A informação apresentada neste relatório pode ser consultada pormenorizadamente no documento de trabalho dos serviços da Comissão.

1. INTRODUÇÃO

O ano de 2004 foi marcado por três acontecimentos importantes na actual geração dos programas europeus: a afectação da reserva de eficiência, a revisão intercalar dos programas da UE-15 e o alargamento da União que conduziu à criação de 43 programas suplementares, sobretudo na categoria das regiões menos desenvolvidas. Para 2004-2006 foi afectado uma ajuda comunitária a esta última categoria num montante total de 24 mil milhões de euros (a preços correntes).

Além disso, independentemente do âmbito dos actuais programas, foram iniciadas negociações referentes ao novo quadro regulamentar para a política de coesão 2007-2013. As propostas da Comissão ao Parlamento e ao Conselho têm por objectivo confirmar o papel da política de coesão enquanto principal instrumento orçamental comunitário para a realização do objectivo da competitividade constante da agenda de Lisboa e cujas necessidades orçamentais estão estimadas em cerca de 336,1 mil milhões de euros para um período de 7 anos relativamente aos três objectivos prioritários: Convergência, nas regiões menos desenvolvidas; Competitividade regional e emprego, nas outras regiões e Cooperação territorial europeia a nível transfronteiras.
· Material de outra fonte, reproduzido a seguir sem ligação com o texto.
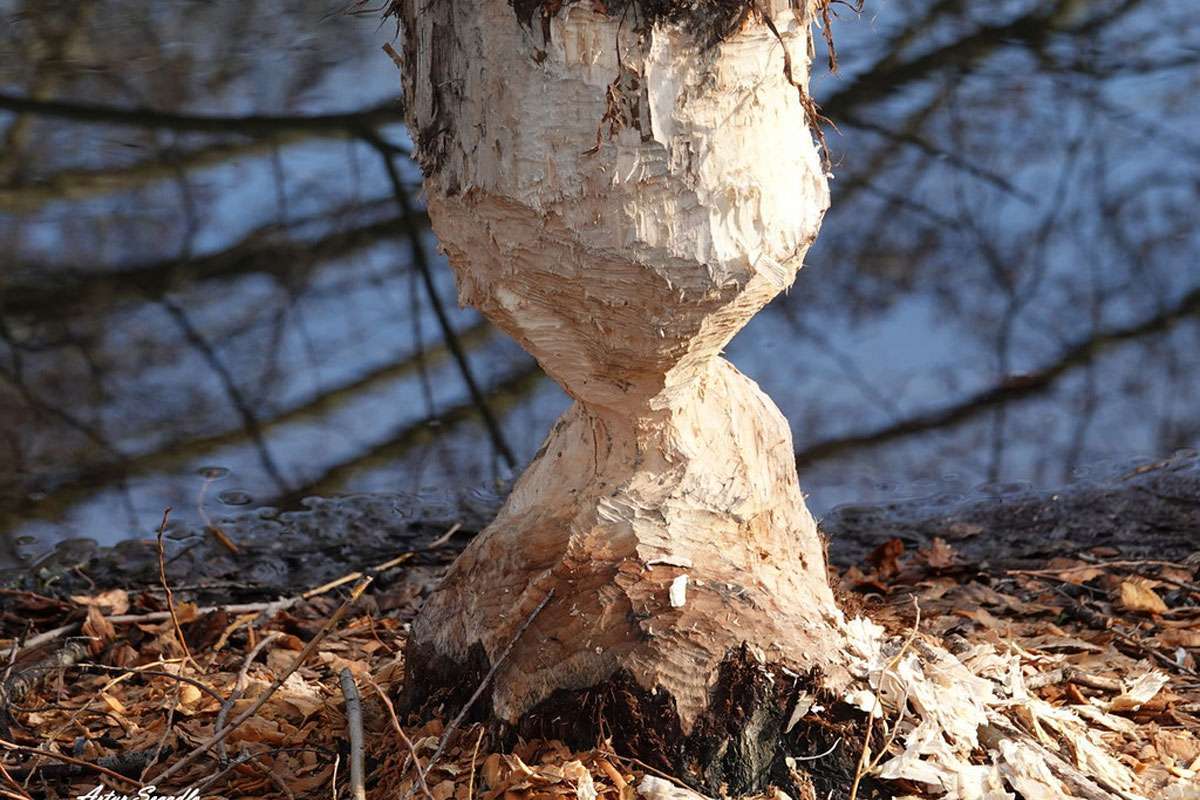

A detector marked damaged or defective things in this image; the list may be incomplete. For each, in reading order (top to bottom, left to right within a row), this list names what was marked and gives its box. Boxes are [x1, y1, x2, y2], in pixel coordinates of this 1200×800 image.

dark charred wood at base [403, 647, 873, 796]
2. ANÁLISE DA EXECUÇÃO EM 2004

2.1. Execução orçamental

2.1.1. Autorizações

Em 2004, as dotações de autorização disponíveis no âmbito dos Fundos estruturais totalizavam a 35 353 milhões de euros, ou seja, 32% do orçamento da UE. As dotações de autorização para os dez novos Estados-Membros ascendiam a 3 812 milhões de euros. As autorizações realmente executadas ascendem a 35 212 milhões de euros, o que corresponde praticamente a 100% das dotações disponíveis (reflectindo assim o sistema de autorização automático na globalidade). Foram autorizadas todas as afectações previstas no Acordo de Copenhaga para os programas UE-10.

2.1.2. Pagamentos

Em 2004, os pagamentos das autorizações atingiram o nível mais elevado na história dos Fundos estruturais, equivalente a 31 516 milhões de euros, ou seja, 99% das dotações de pagamento disponíveis. Tal representa uma importante aceleração na realização da actual geração de programas no quinto ano do período de programação.

Este facto vem comprovar a existência de uma gestão mais pró-activa por parte das autoridades, tanto a nível comunitário como nacional e regional, permitindo uma execução com êxito dos programas durante este período de sete anos, 2000-2006.
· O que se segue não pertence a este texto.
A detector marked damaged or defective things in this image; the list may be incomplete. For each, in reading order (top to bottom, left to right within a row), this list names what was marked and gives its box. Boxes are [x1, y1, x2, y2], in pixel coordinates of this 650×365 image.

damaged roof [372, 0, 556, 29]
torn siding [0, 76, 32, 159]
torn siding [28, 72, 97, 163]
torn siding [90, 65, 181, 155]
No que respeita ao Objectivo 2, foi utilizada a totalidade das dotações de pagamento disponíveis. Quanto aos Objectivos 1 e 3, assim como às iniciativas comunitárias, os valores aproximam-se igualmente dos 100% de execução. Em termos do IFOP (Instrumento Financeiro de Orientação da Pesca) (independentemente dos programas do Objectivo 1), a percentagem de execução era de 83%, o que representa uma melhoria em relação aos resultados dos anos anteriores. Em contrapartida, a percentagem relativa às medidas inovadoras e à assistência técnica passou de 90% em 2003 para 78% em 2004. Os diferentes fundos apresentaram níveis de pagamento muito elevados (entre 98% e 100% das dotações disponíveis), independentemente de se tratar do FEDER, do FEOGA secção “Orientação”, ou do FSE. Em termos do IFOP, a percentagem desceu para 81% em 2004, após ter-se situado em 86% em 2003.

Nos dez novos Estados-Membros, os pagamentos de 2004 consistiram, tal como previsto, em adiantamentos para criar fundos de renovação destinados sobretudo a contribuir para a realização dos programas[1], envolvendo um montante de 1 550 milhões de euros. O montante total dos pagamentos intercalares (respeitante unicamente aos programas do Objectivo 1) ascende a 23,7 milhões de euros.

2.1.3. Execução pelos Estados-Membros (UE 15)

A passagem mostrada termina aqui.